TrueConf Zero-Day Exploited in Attacks on Southeast Asian Government Networks
A critical security flaw in the TrueConf client video conferencing software has been exploited in the wild as a zero-day as part of a campaign targeting government agencies in Southeast Asia called. TrueChaos.
The vulnerability in question is CVE-2026-3502 (CVSS score: 7.8), a lack of integrity checking when downloading an application’s update code, which allows an attacker to distribute a compromised update, leading to the execution of malicious code. Patches are included in the TrueConf Windows client starting with version 8.5.3, released earlier this month.
“The flaw stems from a misuse of TrueConf’s updater authentication mechanism, which allows an attacker who controls the on-premises TrueConf server to distribute and execute arbitrary files to all connected endpoints,” Check Point said in a report published today.
In other words, an attacker who is able to control the server located in TrueConf can replace the update package with a poisoned version, and it is downloaded by the client program installed on the client endpoints, because it does not enforce sufficient authentication to ensure that the update provided by the server has not been tampered with.

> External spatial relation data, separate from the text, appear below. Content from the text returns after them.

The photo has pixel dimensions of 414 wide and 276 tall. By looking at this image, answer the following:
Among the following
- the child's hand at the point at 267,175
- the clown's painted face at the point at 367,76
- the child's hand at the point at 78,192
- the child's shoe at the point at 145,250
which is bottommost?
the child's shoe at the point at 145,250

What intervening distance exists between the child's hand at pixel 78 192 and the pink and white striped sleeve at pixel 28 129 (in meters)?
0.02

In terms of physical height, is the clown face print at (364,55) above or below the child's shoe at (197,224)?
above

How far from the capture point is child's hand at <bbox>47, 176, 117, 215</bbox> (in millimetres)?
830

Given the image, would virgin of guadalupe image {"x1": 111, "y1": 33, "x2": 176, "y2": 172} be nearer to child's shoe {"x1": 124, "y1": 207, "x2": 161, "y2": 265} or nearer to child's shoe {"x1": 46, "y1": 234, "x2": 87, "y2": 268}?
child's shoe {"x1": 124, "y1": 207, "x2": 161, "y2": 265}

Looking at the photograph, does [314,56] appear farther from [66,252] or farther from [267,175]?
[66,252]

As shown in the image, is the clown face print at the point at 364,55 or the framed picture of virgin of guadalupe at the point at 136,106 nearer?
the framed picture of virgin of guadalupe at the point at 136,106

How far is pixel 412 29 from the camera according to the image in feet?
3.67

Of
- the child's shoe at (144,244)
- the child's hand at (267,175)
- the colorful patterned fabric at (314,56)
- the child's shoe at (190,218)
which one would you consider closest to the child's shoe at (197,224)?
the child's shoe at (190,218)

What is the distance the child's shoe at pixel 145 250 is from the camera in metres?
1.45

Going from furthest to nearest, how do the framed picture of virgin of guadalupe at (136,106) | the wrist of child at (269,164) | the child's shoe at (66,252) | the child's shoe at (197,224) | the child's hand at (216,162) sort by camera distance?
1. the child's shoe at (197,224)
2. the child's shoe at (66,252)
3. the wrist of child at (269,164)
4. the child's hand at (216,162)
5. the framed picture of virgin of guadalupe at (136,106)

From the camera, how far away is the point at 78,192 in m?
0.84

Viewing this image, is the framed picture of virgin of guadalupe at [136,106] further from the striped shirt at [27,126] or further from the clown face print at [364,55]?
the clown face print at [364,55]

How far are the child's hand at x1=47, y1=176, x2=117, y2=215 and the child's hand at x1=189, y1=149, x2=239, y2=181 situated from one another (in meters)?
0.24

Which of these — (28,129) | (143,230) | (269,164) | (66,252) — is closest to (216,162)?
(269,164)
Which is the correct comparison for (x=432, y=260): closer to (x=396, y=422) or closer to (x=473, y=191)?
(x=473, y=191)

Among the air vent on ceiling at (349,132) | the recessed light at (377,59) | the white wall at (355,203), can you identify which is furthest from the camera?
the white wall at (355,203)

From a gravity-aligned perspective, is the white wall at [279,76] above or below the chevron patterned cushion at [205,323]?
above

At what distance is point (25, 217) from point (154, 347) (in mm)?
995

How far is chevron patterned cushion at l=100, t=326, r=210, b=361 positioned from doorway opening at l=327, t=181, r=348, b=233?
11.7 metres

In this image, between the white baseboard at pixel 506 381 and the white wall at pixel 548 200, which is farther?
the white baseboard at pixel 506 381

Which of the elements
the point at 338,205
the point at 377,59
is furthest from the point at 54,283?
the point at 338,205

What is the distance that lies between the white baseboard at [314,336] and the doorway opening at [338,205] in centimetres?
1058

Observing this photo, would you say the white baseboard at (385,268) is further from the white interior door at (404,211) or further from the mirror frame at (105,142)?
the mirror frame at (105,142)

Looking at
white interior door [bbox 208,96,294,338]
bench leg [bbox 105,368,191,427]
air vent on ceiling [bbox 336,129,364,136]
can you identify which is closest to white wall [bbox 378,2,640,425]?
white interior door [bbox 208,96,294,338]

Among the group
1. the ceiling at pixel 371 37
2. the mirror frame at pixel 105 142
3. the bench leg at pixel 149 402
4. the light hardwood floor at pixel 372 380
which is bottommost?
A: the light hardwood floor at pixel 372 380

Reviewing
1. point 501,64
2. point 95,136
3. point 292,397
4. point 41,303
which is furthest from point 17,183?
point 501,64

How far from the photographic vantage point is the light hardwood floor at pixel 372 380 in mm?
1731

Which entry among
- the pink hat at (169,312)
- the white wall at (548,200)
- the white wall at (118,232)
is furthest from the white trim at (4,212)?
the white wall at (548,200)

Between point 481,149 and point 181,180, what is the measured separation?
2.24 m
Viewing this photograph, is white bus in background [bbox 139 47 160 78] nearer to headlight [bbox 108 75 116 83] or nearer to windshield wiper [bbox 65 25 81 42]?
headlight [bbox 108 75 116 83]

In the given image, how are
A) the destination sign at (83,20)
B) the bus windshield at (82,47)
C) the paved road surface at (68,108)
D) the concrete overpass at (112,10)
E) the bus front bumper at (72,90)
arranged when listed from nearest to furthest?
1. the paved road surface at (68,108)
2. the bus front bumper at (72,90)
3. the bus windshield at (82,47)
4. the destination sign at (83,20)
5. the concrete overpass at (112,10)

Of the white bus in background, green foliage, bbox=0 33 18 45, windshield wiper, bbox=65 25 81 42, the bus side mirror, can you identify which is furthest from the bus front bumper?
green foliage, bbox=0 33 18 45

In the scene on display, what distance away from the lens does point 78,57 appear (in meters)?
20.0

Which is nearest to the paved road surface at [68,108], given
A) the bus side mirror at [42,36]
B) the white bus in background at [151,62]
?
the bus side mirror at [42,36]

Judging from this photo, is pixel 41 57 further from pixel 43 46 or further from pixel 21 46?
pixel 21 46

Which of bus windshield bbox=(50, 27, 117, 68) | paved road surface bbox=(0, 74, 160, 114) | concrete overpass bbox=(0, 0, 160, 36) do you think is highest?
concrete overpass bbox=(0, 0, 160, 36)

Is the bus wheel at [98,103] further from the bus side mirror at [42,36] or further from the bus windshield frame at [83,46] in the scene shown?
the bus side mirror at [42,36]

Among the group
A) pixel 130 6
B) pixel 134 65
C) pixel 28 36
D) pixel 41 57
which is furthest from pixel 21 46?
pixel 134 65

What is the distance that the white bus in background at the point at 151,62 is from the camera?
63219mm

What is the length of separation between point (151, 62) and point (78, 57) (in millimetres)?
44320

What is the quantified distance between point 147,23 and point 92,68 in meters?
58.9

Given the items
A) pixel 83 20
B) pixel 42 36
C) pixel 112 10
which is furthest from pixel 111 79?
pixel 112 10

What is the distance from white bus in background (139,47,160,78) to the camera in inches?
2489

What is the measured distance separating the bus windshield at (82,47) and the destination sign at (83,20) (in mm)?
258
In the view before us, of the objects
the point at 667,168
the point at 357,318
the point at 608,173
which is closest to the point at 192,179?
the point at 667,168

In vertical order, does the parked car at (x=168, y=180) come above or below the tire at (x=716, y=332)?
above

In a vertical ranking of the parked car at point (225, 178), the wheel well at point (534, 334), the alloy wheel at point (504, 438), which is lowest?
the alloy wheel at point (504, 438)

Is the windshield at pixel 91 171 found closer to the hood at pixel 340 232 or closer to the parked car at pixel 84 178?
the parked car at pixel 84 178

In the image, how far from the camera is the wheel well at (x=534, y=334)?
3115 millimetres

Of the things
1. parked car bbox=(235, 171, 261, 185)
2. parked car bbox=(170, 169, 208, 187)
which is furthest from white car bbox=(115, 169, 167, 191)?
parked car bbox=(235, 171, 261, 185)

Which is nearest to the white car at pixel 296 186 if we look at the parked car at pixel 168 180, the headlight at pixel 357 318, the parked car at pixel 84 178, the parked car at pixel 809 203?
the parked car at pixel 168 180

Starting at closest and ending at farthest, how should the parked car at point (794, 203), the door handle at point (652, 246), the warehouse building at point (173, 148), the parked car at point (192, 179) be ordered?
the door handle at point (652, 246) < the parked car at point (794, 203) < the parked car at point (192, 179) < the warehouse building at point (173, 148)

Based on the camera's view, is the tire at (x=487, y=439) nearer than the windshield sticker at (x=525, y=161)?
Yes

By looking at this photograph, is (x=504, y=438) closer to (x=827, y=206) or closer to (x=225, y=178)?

The TrueChaos campaign was found to have harnessed this flaw in the recovery process to deploy an open Havoc command-and-control (C2) framework in vulnerable areas. Activity is said to be related to moderate confidence in the Chinese-nexus threat actor.
An attack exploiting the vulnerability was first recorded by a cybersecurity company in early 2026, with full reliance on the client placing it on the update machine being equipped to push a malicious installer, which also uses DLL sideloading to launch a DLL backdoor.
DLL installation (“7z-x64.dll”) was also detected by performing hands-on-keyboard actions to continue testing, setting persistence, and receiving additional payloads (“iscsiexe.dll”) from the FTP server (“47.237.15.[.]197”). The main purpose of “iscsiexe.dll” is to ensure the use of a malicious binary (“poweriso.exe”) that is downloaded to sideload the backdoor.
Although the final stage malware delivered as part of the attack is unclear, it is assessed with high confidence that the end goal is to install Havoc.
TrueChaos’ links to the Chinese-nexus threat actor are based on recognized tactics, such as the use of DLL side-loading, Alibaba Cloud, and Tencent’s C2 infrastructure, and the fact that the same victim was targeted at the same time by ShadowPad, a sophisticated backdoor widely used by hacking groups linked to China.
In addition, the use of Havoc has been attributed to another Chinese threat actor called the Amaranth-Dragon for targeted infiltration of government and law enforcement agencies across Southeast Asia by 2025.
“The CVE-2026-3502 exploit did not require an attacker to compromise each endpoint,” Check Point said. “Instead, the attacker abused the trust relationship between the centralized TrueConf server and its clients. By substituting a malicious update, he turned the normal product update flow into a channel for spreading malware across multiple interconnected government networks.”